- **Short task**: Pull out each line of the material below that contains the word "worker", and copy those lines in their original order.

* Start Input *

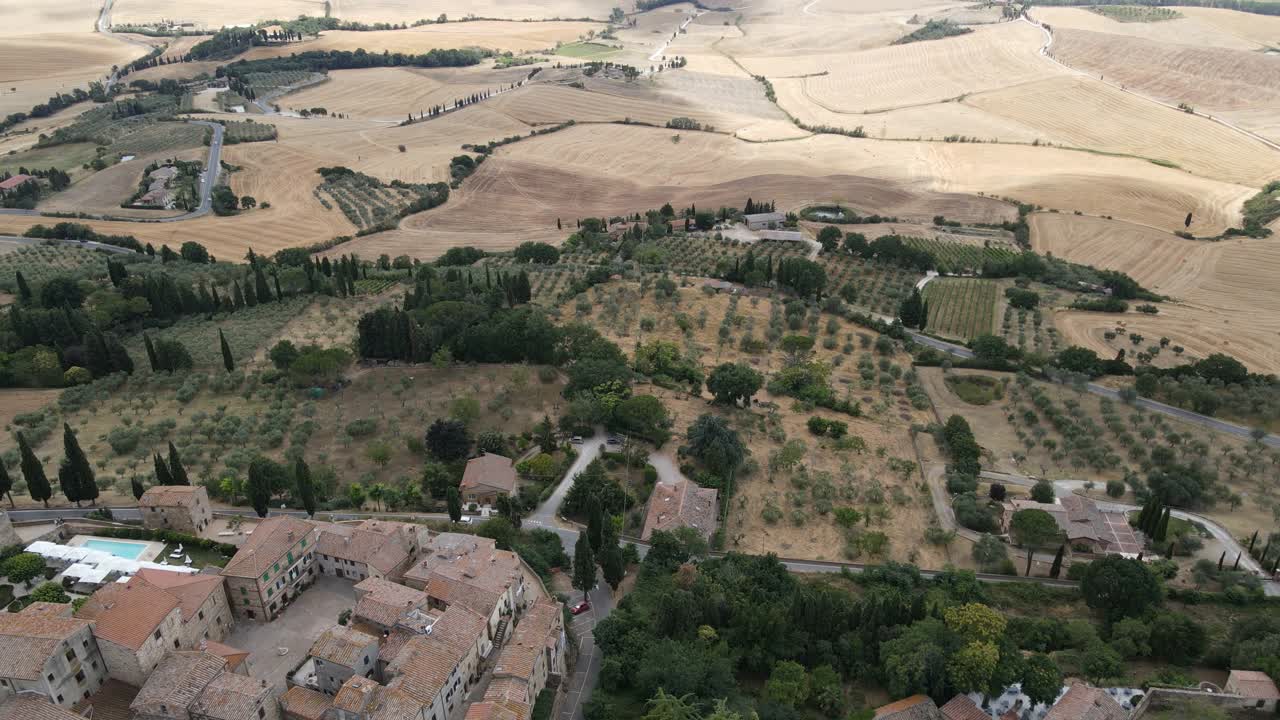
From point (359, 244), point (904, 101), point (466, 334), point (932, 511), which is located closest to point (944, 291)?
point (932, 511)

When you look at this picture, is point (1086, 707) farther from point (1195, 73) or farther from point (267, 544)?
point (1195, 73)

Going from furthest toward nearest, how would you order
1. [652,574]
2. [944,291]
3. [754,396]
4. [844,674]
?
[944,291], [754,396], [652,574], [844,674]

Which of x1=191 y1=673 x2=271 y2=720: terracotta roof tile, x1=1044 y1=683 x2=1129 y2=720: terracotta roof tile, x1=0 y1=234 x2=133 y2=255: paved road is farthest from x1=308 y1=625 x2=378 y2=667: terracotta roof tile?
x1=0 y1=234 x2=133 y2=255: paved road

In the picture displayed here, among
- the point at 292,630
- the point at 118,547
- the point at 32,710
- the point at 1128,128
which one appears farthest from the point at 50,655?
the point at 1128,128

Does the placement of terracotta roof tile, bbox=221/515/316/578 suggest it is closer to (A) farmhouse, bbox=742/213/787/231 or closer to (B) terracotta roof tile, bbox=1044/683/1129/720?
(B) terracotta roof tile, bbox=1044/683/1129/720

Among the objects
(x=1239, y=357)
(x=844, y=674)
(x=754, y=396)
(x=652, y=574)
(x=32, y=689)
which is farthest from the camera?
(x=1239, y=357)

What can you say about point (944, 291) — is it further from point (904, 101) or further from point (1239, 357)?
point (904, 101)

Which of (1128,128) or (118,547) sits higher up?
(1128,128)

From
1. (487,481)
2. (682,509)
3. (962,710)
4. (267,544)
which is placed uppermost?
(267,544)
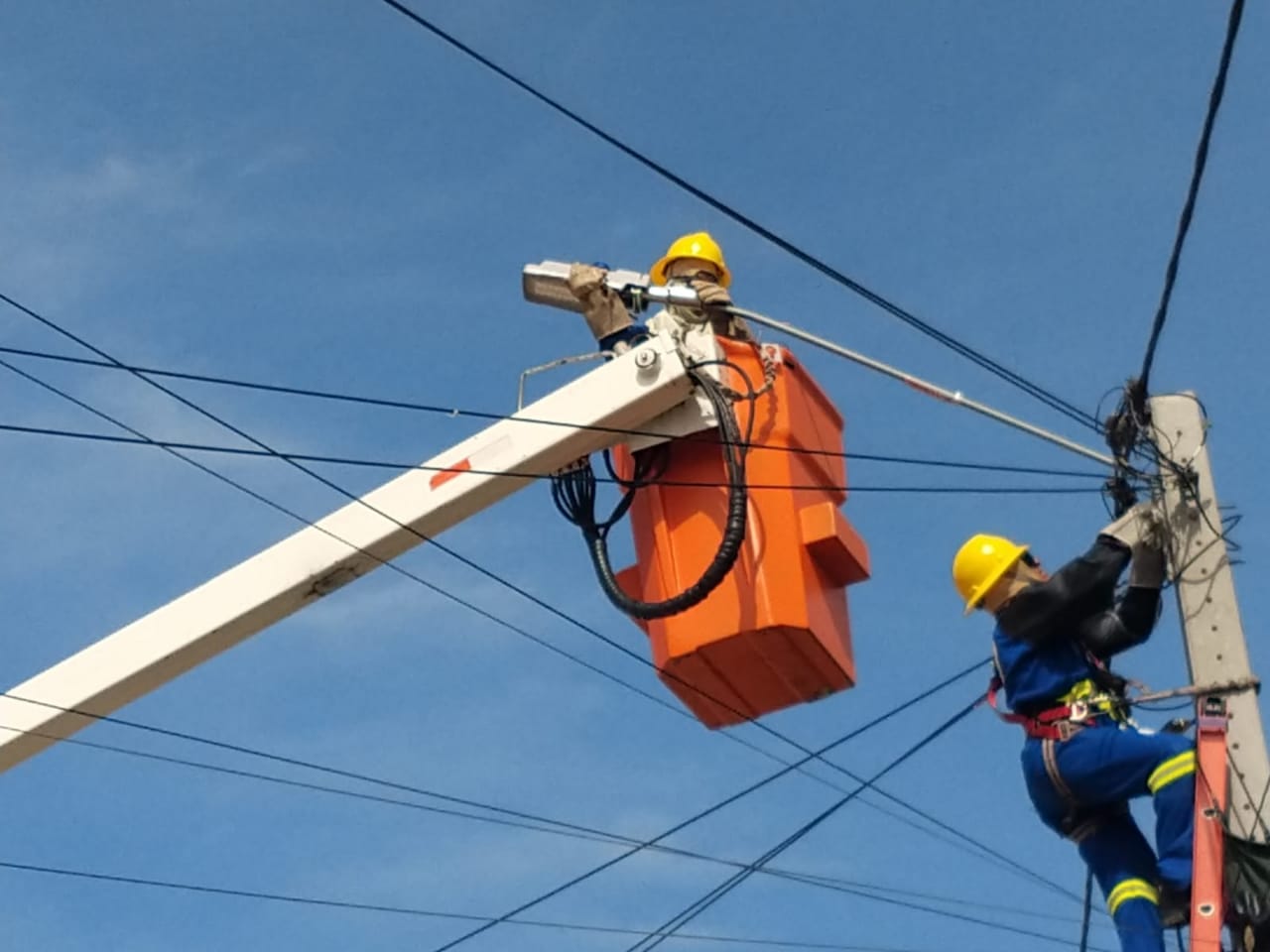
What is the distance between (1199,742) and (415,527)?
299 centimetres

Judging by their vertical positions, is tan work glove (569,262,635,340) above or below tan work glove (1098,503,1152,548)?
above

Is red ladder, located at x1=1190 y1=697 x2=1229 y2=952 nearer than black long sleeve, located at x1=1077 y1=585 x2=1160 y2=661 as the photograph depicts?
Yes

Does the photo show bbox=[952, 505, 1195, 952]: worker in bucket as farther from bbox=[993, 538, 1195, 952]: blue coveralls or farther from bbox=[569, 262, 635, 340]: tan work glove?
bbox=[569, 262, 635, 340]: tan work glove

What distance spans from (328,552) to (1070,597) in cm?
276

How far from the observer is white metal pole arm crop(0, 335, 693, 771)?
9.47 metres

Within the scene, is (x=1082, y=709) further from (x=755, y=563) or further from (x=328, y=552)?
(x=328, y=552)

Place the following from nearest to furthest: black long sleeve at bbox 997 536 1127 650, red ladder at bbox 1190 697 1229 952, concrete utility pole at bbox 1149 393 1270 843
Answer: red ladder at bbox 1190 697 1229 952
concrete utility pole at bbox 1149 393 1270 843
black long sleeve at bbox 997 536 1127 650

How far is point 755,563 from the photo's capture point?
9.35m

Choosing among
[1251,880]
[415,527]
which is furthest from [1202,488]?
[415,527]

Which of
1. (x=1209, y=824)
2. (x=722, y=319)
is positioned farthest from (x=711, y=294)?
(x=1209, y=824)

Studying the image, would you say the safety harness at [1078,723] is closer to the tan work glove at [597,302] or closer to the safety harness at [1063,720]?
the safety harness at [1063,720]

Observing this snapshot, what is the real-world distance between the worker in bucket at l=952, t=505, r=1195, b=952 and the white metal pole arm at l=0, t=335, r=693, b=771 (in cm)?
160

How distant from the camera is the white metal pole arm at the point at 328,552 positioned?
9.47 m

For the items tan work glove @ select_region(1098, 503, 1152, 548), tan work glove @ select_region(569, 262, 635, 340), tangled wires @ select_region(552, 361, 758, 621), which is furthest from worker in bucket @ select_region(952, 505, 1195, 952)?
tan work glove @ select_region(569, 262, 635, 340)
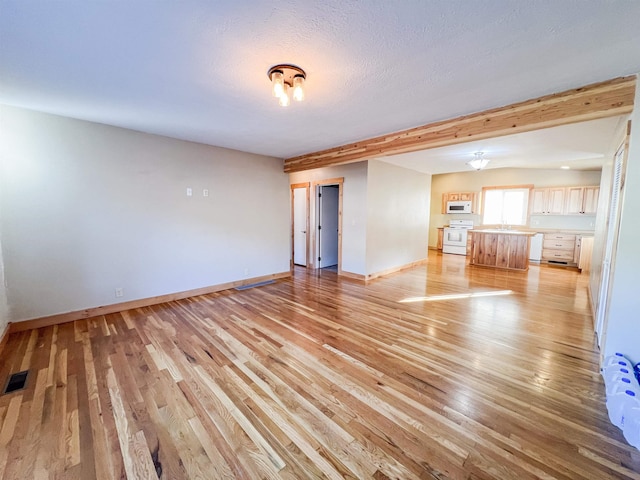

* End Input *

- **Response below**:
Does the photo show bbox=[952, 505, 1195, 952]: worker in bucket as farther from bbox=[993, 538, 1195, 952]: blue coveralls or farther from bbox=[569, 262, 635, 340]: tan work glove?
Observing this snapshot, what is the real-world distance between the worker in bucket at l=952, t=505, r=1195, b=952 and the white metal pole arm at l=0, t=335, r=693, b=771 (in cm)?
For the items tan work glove @ select_region(1098, 503, 1152, 548), tan work glove @ select_region(569, 262, 635, 340), tangled wires @ select_region(552, 361, 758, 621), which is furthest from worker in bucket @ select_region(952, 505, 1195, 952)?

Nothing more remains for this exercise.